Work to do: Copy out the records between the line holding "How would you arrange" and the line holding "going from furthest to nearest?", inclusive, reproducing each line verbatim.
-- BEGIN Exercise inputs --
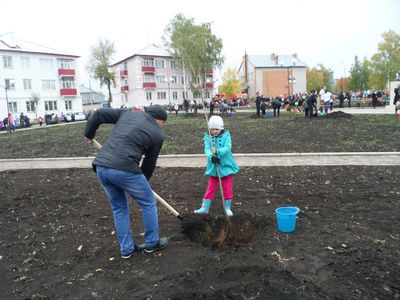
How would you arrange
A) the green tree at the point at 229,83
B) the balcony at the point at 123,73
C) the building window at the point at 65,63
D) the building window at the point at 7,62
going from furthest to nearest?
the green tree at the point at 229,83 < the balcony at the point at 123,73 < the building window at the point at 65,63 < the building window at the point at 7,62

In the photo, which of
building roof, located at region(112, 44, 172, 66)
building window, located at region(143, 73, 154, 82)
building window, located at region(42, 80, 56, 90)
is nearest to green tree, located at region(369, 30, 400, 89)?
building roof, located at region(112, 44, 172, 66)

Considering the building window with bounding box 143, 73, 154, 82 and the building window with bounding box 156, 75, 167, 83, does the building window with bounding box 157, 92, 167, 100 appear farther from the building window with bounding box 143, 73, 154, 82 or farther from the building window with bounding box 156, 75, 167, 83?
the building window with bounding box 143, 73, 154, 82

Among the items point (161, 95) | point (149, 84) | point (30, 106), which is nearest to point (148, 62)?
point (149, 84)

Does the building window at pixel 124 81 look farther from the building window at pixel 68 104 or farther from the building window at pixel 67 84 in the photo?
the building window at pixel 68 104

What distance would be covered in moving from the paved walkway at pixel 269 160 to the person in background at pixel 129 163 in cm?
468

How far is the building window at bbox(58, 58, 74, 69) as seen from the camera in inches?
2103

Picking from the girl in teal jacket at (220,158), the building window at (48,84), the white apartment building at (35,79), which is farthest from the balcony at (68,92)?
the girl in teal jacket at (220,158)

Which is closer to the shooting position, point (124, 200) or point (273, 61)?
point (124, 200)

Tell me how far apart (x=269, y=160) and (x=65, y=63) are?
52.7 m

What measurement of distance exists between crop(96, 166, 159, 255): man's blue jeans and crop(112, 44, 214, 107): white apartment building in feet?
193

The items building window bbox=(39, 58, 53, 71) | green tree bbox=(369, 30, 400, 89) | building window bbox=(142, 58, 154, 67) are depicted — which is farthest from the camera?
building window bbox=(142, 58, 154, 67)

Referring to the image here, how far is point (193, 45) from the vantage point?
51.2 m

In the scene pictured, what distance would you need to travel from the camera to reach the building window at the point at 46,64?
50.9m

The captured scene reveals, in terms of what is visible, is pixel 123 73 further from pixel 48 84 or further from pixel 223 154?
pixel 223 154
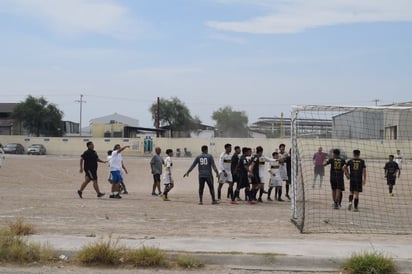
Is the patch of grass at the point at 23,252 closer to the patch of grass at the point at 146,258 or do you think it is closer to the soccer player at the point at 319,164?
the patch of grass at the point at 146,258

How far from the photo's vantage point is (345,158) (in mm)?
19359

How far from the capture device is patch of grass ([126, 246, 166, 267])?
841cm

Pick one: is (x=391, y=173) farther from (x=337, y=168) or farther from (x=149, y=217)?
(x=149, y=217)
-- END Exercise inputs --
-- BEGIN Exercise inputs --
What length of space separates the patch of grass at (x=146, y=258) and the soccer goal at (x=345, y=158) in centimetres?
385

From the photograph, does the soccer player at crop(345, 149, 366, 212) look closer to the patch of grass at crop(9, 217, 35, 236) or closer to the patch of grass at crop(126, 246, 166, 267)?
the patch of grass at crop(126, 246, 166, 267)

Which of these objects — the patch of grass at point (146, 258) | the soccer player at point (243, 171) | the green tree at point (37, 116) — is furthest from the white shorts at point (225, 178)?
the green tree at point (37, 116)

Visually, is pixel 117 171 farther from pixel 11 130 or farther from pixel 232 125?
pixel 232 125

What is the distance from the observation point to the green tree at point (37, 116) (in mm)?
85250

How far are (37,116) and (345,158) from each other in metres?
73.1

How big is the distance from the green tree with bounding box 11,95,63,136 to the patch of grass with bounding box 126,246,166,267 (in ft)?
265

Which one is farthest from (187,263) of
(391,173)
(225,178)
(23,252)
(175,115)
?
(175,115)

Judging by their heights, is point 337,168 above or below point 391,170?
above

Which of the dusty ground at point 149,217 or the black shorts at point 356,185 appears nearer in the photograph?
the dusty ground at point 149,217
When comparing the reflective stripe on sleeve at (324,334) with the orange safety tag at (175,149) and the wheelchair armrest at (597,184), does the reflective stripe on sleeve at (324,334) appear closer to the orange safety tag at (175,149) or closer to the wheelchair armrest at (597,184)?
-- END Exercise inputs --
Right answer:
How would you arrange
A) the green tree at the point at 229,83
B) the balcony at the point at 123,73
C) the building window at the point at 65,63
D) the building window at the point at 7,62
going from furthest to nearest?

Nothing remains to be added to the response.